Will you output all of the data below exactly, omitting the images?

Spatial questions tied to pictures:
[START]

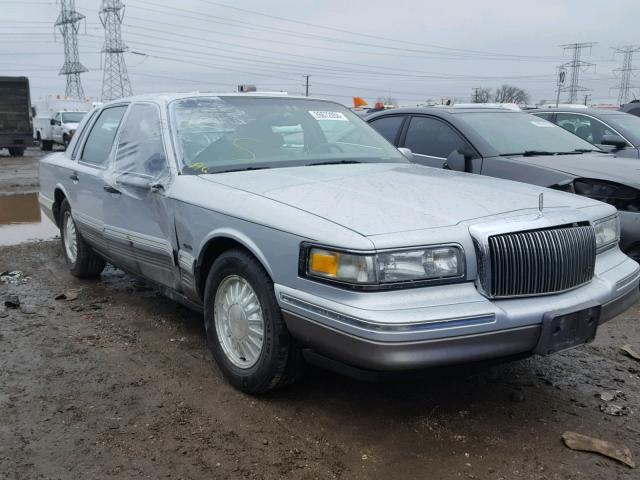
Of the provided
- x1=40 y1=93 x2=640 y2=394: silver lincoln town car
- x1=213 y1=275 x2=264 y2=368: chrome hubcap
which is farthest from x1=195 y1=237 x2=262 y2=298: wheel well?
x1=213 y1=275 x2=264 y2=368: chrome hubcap

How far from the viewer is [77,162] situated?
5.71 metres

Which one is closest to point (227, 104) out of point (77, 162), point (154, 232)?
point (154, 232)

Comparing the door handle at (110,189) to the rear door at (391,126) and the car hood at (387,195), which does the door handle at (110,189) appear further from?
the rear door at (391,126)

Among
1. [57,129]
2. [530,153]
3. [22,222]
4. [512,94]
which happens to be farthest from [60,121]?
[512,94]

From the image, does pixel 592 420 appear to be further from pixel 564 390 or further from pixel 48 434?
pixel 48 434

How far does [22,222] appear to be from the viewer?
9625 mm

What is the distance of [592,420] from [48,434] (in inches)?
108

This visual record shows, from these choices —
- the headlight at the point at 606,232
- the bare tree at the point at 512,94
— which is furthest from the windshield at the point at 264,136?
the bare tree at the point at 512,94

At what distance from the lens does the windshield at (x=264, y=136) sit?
13.5 feet

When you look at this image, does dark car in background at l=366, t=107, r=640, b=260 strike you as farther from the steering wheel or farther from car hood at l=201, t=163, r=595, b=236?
car hood at l=201, t=163, r=595, b=236

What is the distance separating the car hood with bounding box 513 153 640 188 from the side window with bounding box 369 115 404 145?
151 centimetres

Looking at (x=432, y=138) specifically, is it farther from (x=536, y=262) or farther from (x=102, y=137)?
(x=536, y=262)

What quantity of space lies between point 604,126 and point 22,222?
8295mm

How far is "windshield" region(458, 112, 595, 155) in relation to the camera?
6297 millimetres
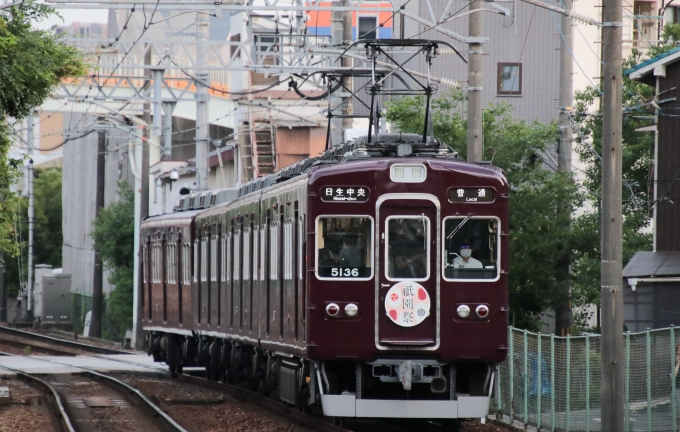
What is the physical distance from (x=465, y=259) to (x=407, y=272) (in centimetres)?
59

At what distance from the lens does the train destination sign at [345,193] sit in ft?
40.9

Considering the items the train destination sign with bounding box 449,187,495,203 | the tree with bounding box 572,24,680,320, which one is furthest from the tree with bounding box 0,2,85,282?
the tree with bounding box 572,24,680,320

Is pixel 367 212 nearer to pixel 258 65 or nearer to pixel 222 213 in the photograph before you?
pixel 222 213

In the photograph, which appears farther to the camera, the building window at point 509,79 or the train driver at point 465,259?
the building window at point 509,79

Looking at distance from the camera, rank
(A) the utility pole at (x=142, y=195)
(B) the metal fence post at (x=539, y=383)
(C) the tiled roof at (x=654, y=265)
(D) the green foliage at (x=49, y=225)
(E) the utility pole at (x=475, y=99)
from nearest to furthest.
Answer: (B) the metal fence post at (x=539, y=383) → (E) the utility pole at (x=475, y=99) → (C) the tiled roof at (x=654, y=265) → (A) the utility pole at (x=142, y=195) → (D) the green foliage at (x=49, y=225)

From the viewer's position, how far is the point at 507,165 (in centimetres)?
2352

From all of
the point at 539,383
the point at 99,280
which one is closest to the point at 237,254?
the point at 539,383

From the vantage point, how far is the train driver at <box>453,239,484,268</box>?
12.5 metres

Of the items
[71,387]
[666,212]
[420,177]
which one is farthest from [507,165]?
[420,177]

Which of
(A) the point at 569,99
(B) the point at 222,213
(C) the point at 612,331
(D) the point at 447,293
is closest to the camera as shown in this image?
(C) the point at 612,331

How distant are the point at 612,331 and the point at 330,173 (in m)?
3.06

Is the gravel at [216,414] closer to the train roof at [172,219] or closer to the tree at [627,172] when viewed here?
the train roof at [172,219]

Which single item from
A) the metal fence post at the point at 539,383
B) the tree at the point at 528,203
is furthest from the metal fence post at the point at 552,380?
the tree at the point at 528,203

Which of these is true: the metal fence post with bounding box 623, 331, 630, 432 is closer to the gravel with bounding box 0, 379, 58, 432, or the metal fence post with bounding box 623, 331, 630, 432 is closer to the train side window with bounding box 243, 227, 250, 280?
the train side window with bounding box 243, 227, 250, 280
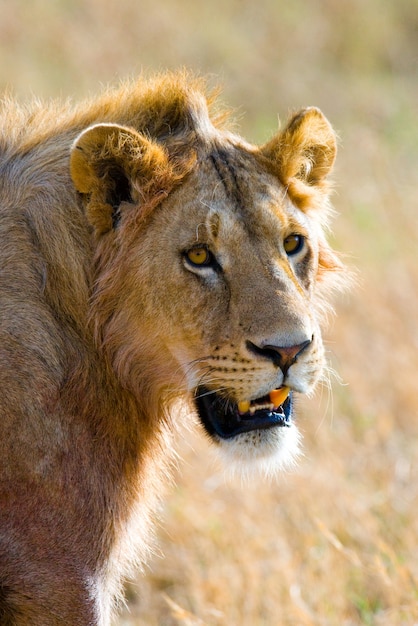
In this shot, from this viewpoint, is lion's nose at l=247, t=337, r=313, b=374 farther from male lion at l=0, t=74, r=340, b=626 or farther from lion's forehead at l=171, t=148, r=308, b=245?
lion's forehead at l=171, t=148, r=308, b=245

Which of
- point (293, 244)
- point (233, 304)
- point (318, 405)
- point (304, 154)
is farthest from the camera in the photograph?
point (318, 405)

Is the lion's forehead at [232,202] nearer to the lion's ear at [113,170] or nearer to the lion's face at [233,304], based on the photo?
the lion's face at [233,304]

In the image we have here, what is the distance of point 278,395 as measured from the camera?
3.73 m

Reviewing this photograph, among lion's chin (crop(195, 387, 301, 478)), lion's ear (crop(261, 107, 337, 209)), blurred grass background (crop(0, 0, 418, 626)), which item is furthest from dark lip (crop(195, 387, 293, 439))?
lion's ear (crop(261, 107, 337, 209))

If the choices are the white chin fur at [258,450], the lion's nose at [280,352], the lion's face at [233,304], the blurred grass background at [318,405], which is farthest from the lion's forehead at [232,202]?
the blurred grass background at [318,405]

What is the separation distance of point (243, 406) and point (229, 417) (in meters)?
0.13

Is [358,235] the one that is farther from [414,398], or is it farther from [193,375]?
[193,375]

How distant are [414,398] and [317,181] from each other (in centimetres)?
382

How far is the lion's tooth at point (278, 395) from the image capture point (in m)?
3.72

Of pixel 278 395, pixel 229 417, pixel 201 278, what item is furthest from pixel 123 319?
pixel 278 395

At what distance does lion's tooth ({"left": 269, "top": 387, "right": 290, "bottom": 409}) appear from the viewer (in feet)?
12.2

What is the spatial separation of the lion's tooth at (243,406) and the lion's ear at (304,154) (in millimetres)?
932

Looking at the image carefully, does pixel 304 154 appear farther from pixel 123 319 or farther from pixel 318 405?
pixel 318 405

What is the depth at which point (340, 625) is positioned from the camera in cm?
498
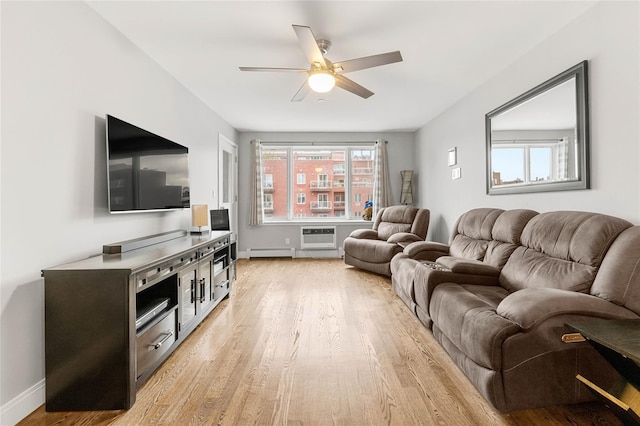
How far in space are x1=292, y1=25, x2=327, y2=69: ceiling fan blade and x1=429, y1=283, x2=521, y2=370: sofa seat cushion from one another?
80.2 inches

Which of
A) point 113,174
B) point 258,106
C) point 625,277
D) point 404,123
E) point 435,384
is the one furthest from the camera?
point 404,123

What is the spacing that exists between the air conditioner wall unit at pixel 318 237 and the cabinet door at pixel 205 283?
10.8 feet

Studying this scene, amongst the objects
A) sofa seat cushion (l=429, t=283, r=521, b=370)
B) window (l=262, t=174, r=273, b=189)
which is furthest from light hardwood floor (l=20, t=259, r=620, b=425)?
window (l=262, t=174, r=273, b=189)

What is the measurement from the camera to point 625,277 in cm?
177

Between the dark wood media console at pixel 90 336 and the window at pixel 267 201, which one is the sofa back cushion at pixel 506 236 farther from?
the window at pixel 267 201

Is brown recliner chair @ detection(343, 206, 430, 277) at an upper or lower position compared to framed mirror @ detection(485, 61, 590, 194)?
lower

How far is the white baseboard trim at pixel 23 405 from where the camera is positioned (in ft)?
5.36

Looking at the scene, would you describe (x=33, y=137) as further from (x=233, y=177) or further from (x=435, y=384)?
(x=233, y=177)

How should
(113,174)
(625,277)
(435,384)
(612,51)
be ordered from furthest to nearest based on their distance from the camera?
(113,174) → (612,51) → (435,384) → (625,277)

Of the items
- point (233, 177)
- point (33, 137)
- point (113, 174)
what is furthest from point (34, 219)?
point (233, 177)

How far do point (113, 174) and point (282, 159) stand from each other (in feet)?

[END]

TASK SOLUTION:
Of the provided
- x1=40 y1=93 x2=640 y2=394: silver lincoln town car
- x1=213 y1=275 x2=264 y2=368: chrome hubcap
which is farthest from x1=195 y1=237 x2=262 y2=298: wheel well?
x1=213 y1=275 x2=264 y2=368: chrome hubcap

How far from the viewer is [77,162] situated?
5.71 metres

Which one is closest to point (227, 104) out of point (77, 162), point (154, 232)?
point (154, 232)

Comparing the door handle at (110,189) to the rear door at (391,126) and the car hood at (387,195), which does the door handle at (110,189) appear further from?
the rear door at (391,126)

Among
1. [57,129]
2. [530,153]
3. [22,222]
4. [512,94]
which happens to be farthest from [60,121]?
[512,94]

From the image, does pixel 592 420 appear to be further from pixel 564 390 or further from pixel 48 434?
pixel 48 434

How far does [22,222] appear to be from the viewer?
9625 mm

What is the distance of [592,420] from [48,434] (in inches)?
108

This visual record shows, from these choices —
- the headlight at the point at 606,232
- the bare tree at the point at 512,94
— which is furthest from the windshield at the point at 264,136?
the bare tree at the point at 512,94

At what distance from the lens does the windshield at (x=264, y=136) sit?
13.5 feet

When you look at this image, does dark car in background at l=366, t=107, r=640, b=260 strike you as farther from the steering wheel or farther from car hood at l=201, t=163, r=595, b=236?
car hood at l=201, t=163, r=595, b=236

What is the distance separating the car hood with bounding box 513 153 640 188 from the side window with bounding box 369 115 404 145?
151 centimetres

Looking at (x=432, y=138) specifically, is it farther from (x=536, y=262) or farther from (x=102, y=137)?
(x=536, y=262)

What quantity of space lies between point 604,126 and point 22,222?
8295mm

How far is "windshield" region(458, 112, 595, 155) in relation to the camera?
6297 millimetres
What is the physical distance from (x=465, y=259) to (x=407, y=272) (in centimetres)?
59

At what distance from the lens does the train destination sign at [345,193] sit in ft?
40.9

Considering the items the train destination sign with bounding box 449,187,495,203 | the tree with bounding box 572,24,680,320, which one is furthest from the tree with bounding box 0,2,85,282?
the tree with bounding box 572,24,680,320

Is pixel 367 212 nearer to pixel 258 65 or nearer to pixel 222 213 in the photograph before you?
pixel 222 213

In the photograph, which appears farther to the camera, the building window at point 509,79 or the train driver at point 465,259?
the building window at point 509,79

Looking at distance from the camera, rank
(A) the utility pole at (x=142, y=195)
(B) the metal fence post at (x=539, y=383)
(C) the tiled roof at (x=654, y=265)
(D) the green foliage at (x=49, y=225)
(E) the utility pole at (x=475, y=99)
from nearest to furthest.
Answer: (B) the metal fence post at (x=539, y=383) → (E) the utility pole at (x=475, y=99) → (C) the tiled roof at (x=654, y=265) → (A) the utility pole at (x=142, y=195) → (D) the green foliage at (x=49, y=225)

From the viewer's position, how far is the point at 507,165 (in centimetres)?
2352

From all of
the point at 539,383
the point at 99,280
which one is closest to the point at 237,254?
the point at 539,383

From the vantage point, how far is the train driver at <box>453,239,484,268</box>?
12.5 metres

Of the items
[71,387]
[666,212]
[420,177]
which one is farthest from [507,165]?
[420,177]

Which of
(A) the point at 569,99
(B) the point at 222,213
(C) the point at 612,331
(D) the point at 447,293
is closest to the camera as shown in this image?
(C) the point at 612,331

How distant are the point at 612,331 and the point at 330,173 (in m)?
3.06

Is the gravel at [216,414] closer to the train roof at [172,219] or closer to the tree at [627,172] when viewed here?
the train roof at [172,219]

Which single item from
A) the metal fence post at the point at 539,383
B) the tree at the point at 528,203
is furthest from the metal fence post at the point at 552,380?
the tree at the point at 528,203

Which of these is true: the metal fence post with bounding box 623, 331, 630, 432 is closer to the gravel with bounding box 0, 379, 58, 432, or the metal fence post with bounding box 623, 331, 630, 432 is closer to the train side window with bounding box 243, 227, 250, 280?
the train side window with bounding box 243, 227, 250, 280
In this shot, from this viewpoint, is lion's nose at l=247, t=337, r=313, b=374 farther from male lion at l=0, t=74, r=340, b=626 or farther from lion's forehead at l=171, t=148, r=308, b=245?
lion's forehead at l=171, t=148, r=308, b=245

Which of
- point (293, 244)
- point (233, 304)
- point (318, 405)
- point (304, 154)
is farthest from the camera in the photograph?
point (318, 405)

Is the lion's forehead at [232,202] nearer to the lion's ear at [113,170] or nearer to the lion's face at [233,304], based on the photo?
the lion's face at [233,304]

In the image we have here, what is the distance of point 278,395 as measured from the camera?
3.73 m

Reviewing this photograph, among lion's chin (crop(195, 387, 301, 478)), lion's ear (crop(261, 107, 337, 209)), blurred grass background (crop(0, 0, 418, 626)), which item is furthest from dark lip (crop(195, 387, 293, 439))?
lion's ear (crop(261, 107, 337, 209))

If the choices are the white chin fur at [258,450], the lion's nose at [280,352], the lion's face at [233,304], the blurred grass background at [318,405], which is farthest from the lion's forehead at [232,202]?
the blurred grass background at [318,405]

What is the separation distance of point (243, 406) and point (229, 417) (in meters)?
0.13

Is [358,235] the one that is farther from [414,398], or is it farther from [193,375]?
[193,375]

How distant are [414,398] and [317,181] from each other (in centimetres)?
382

How far is the lion's tooth at point (278, 395) from the image capture point (in m)?
3.72

Of pixel 278 395, pixel 229 417, pixel 201 278, what item is furthest from pixel 123 319?
pixel 278 395

At what distance does lion's tooth ({"left": 269, "top": 387, "right": 290, "bottom": 409}) appear from the viewer (in feet)?
12.2

What is the spatial separation of the lion's tooth at (243,406) and the lion's ear at (304,154) (in millimetres)?
932

Looking at the image carefully, does pixel 304 154 appear farther from pixel 123 319 or farther from pixel 318 405?
pixel 318 405

What is the depth at which point (340, 625) is positioned from the camera in cm?
498
How far in space are x1=292, y1=25, x2=327, y2=69: ceiling fan blade and x1=429, y1=283, x2=521, y2=370: sofa seat cushion from one another?
80.2 inches

Which of
A) point 113,174
B) point 258,106
C) point 625,277
D) point 404,123
E) point 435,384
is the one furthest from the camera?
point 404,123

What is the spacing that exists between the air conditioner wall unit at pixel 318 237 and the cabinet door at pixel 205 283?
10.8 feet

Studying this scene, amongst the objects
A) sofa seat cushion (l=429, t=283, r=521, b=370)
B) window (l=262, t=174, r=273, b=189)
which is furthest from light hardwood floor (l=20, t=259, r=620, b=425)?
window (l=262, t=174, r=273, b=189)

What is the measurement from the camera to point 625,277 in cm?
177

Between the dark wood media console at pixel 90 336 and the window at pixel 267 201, which one is the sofa back cushion at pixel 506 236 farther from?
the window at pixel 267 201

Is brown recliner chair @ detection(343, 206, 430, 277) at an upper or lower position compared to framed mirror @ detection(485, 61, 590, 194)?
lower

How far is the white baseboard trim at pixel 23 405 from where the camera is positioned (in ft)?
5.36

Looking at the scene, would you describe (x=33, y=137) as further from (x=233, y=177) or further from (x=435, y=384)?
(x=233, y=177)

How should
(113,174)
(625,277)
(435,384)
(612,51)
be ordered from furthest to nearest based on their distance from the camera?
(113,174) → (612,51) → (435,384) → (625,277)

Of the items
- point (233, 177)
- point (33, 137)
- point (113, 174)
what is furthest from point (34, 219)?
point (233, 177)

How far do point (113, 174) and point (282, 159) stand from each other (in feet)?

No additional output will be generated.